Be Careful in each sublimation printing steps
An image is printed through a specialized RIP (raster image processing software) onto a coated dye sublimation transfer paper using dye sublimation inks.
The paper print is left to dry completely, and often set under the platen of a heat press – but not pressed – to ensure it is completely moisture free.
The print is taped or adhered to a substrate, like metal, wood, glass, tile or fabric. The tape must be heat-resistant to at least 450ºF.
A heat press is heated to 400º (depending on the substrate), and the printed paper and substrate are placed into the press.
And this is where the magic happens! In the heat press, the dye ink molecules are under extreme heat and pressure, which makes them “sublime”. This is where the term “sublimate” comes from.

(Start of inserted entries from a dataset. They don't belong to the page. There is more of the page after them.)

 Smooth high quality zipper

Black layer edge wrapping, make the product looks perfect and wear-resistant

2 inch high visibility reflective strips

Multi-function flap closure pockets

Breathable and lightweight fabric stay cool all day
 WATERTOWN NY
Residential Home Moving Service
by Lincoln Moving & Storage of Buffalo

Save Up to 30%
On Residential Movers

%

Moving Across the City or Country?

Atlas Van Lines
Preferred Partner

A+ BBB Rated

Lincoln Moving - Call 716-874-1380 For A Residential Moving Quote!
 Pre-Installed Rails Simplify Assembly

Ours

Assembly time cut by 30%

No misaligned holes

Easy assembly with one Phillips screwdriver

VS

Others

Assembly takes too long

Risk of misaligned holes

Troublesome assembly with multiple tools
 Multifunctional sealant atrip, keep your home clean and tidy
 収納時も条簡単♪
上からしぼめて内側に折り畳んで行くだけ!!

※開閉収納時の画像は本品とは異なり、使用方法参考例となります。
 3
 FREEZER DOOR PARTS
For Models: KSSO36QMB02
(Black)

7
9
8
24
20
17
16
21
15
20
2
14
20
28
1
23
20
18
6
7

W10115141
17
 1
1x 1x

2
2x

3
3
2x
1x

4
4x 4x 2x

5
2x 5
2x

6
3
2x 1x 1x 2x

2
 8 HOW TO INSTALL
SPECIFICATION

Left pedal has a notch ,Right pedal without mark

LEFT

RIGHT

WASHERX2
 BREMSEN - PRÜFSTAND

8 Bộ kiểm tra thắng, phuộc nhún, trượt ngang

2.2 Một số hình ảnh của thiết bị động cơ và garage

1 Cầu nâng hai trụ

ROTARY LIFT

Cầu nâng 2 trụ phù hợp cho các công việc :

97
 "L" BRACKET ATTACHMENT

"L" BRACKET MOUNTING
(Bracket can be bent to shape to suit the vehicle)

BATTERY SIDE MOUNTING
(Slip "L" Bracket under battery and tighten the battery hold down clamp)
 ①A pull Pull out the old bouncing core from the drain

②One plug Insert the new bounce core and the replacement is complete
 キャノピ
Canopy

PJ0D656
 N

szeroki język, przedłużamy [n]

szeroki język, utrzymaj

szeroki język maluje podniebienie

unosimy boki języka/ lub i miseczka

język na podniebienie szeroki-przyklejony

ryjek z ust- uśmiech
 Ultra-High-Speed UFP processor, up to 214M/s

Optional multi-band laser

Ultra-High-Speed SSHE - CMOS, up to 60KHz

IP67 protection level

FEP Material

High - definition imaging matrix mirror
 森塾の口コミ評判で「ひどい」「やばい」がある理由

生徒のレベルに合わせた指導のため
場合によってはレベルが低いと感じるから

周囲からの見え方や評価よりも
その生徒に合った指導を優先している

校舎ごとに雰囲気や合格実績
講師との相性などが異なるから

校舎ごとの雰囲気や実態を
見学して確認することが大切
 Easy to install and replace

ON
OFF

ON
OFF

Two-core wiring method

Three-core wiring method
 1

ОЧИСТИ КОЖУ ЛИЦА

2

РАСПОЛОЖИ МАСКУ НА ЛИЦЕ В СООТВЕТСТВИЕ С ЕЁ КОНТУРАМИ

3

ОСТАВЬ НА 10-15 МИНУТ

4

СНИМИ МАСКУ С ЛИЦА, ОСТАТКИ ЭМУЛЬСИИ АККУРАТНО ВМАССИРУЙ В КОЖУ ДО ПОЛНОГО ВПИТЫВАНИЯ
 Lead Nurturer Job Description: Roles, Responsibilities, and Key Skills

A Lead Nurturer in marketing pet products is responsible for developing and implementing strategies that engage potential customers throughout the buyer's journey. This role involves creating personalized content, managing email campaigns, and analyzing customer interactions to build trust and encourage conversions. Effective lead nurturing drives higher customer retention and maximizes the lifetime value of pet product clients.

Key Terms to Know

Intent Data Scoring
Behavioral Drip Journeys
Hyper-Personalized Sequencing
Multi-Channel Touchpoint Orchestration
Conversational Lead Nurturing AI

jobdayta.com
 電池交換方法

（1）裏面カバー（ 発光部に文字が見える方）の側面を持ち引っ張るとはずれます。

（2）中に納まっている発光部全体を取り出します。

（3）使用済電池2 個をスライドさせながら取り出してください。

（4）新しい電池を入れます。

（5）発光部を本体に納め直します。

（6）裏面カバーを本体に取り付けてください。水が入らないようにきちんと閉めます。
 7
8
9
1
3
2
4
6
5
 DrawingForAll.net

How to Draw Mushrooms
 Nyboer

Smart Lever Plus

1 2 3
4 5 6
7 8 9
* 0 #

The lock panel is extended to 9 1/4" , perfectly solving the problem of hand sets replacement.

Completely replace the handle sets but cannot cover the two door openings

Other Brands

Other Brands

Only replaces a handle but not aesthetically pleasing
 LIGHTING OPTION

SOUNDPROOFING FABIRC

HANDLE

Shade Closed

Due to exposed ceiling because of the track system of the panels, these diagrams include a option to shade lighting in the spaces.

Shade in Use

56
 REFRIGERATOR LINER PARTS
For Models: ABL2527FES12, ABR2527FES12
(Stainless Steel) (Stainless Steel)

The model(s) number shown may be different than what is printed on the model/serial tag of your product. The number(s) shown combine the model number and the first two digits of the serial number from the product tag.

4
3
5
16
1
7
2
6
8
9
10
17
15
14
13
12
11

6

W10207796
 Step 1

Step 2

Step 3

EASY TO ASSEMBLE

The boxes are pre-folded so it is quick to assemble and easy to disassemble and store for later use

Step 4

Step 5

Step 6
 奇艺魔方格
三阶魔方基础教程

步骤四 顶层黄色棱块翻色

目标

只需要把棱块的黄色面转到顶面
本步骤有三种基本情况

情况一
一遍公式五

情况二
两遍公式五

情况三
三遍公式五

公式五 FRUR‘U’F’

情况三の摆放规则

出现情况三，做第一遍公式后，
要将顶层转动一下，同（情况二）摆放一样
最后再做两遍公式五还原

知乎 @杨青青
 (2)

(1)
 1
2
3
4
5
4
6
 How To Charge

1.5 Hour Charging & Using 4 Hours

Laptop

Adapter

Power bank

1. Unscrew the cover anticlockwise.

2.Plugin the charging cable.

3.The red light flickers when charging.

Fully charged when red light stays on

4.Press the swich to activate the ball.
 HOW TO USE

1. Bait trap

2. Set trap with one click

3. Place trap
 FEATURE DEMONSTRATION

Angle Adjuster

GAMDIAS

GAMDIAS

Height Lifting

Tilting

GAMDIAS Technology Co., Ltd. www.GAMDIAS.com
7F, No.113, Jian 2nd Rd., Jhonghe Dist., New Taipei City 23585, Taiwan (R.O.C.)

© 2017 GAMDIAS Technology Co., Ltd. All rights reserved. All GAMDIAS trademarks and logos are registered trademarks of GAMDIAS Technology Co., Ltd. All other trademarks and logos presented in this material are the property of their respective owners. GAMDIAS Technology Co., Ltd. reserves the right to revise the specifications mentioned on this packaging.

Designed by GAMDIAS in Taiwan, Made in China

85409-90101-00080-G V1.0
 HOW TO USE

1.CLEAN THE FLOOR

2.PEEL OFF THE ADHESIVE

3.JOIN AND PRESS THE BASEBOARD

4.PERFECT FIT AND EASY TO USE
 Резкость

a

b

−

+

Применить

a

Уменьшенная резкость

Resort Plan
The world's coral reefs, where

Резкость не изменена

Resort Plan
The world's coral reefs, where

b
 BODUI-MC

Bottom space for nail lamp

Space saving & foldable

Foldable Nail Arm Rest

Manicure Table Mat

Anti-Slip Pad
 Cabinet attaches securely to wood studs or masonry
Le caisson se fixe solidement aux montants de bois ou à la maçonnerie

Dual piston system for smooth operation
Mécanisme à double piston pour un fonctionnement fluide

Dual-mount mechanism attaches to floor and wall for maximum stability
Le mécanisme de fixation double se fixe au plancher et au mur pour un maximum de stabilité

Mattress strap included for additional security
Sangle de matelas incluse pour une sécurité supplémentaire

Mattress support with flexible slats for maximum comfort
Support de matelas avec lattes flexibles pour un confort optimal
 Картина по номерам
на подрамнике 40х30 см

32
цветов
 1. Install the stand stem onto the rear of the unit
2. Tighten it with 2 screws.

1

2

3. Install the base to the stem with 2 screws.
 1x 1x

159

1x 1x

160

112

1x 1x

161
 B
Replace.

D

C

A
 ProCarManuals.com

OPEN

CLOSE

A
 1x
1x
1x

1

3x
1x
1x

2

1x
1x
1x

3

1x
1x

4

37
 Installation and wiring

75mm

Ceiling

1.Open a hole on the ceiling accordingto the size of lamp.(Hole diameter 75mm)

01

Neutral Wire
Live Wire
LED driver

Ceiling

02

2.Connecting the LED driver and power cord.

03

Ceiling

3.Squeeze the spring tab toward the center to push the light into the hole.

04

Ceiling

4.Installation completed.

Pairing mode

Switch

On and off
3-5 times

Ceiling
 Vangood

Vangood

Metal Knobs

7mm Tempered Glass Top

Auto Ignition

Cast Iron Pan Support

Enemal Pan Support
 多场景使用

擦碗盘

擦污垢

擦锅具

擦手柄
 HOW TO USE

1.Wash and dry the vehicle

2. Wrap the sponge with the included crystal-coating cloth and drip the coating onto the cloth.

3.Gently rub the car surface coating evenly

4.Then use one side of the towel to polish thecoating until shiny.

The ink molecules bypass the liquid state of matter and move directly from a solid on the paper to a gas.
The coating on the substrate – a special kind of polyester – also goes through a shift in its state of matter, but not to a gas: it “glassifies”, meaning it transitions almost to a liquid but still holds its structure as a solid.
The dye sublimation ink gas molecules have nowhere to go but into the glassified polyester coating on the substrate, due to the extreme pressure in the heat press.
Once the allotted time is up, the substrate is removed, and the print is peeled away. The dye ink has been transferred integrally into – literally in between the molecules – the polyester coating!
The printed image is now permanently embedded into the coating on the substrate.
The trick with dye sublimation printing – and more specifically, with the actual subliming that happens in the heat press – is that the variables are much more than just “getting the color right”.
Everything involved in the process can result in issues with making a perfect print! If the substrate gets too hot too fast, or not hot enough, the image might not transfer. If the heat press misreports its temperature (it happens! sometimes upwards of 20º off!). If there is too much moisture in the print. If there is too much moisture in the substrate. If there’s too much moisture in the protective paper above or below the print or the substrate in the heat press. If there is too much moisture in the air. Moisture can be…quite an issue.
Inside the heat press under that extreme temperature and pressure, everything is moving…even at a minute scale. The paper the ink is on contracts. The metal expands, but the coating on the metal contracts. The protective paper shifts as the moisture tries to escape. Or if it’s apparel we’re pressing, the fabric contracts…a lot!
So dye sublimation takes a bit of patience.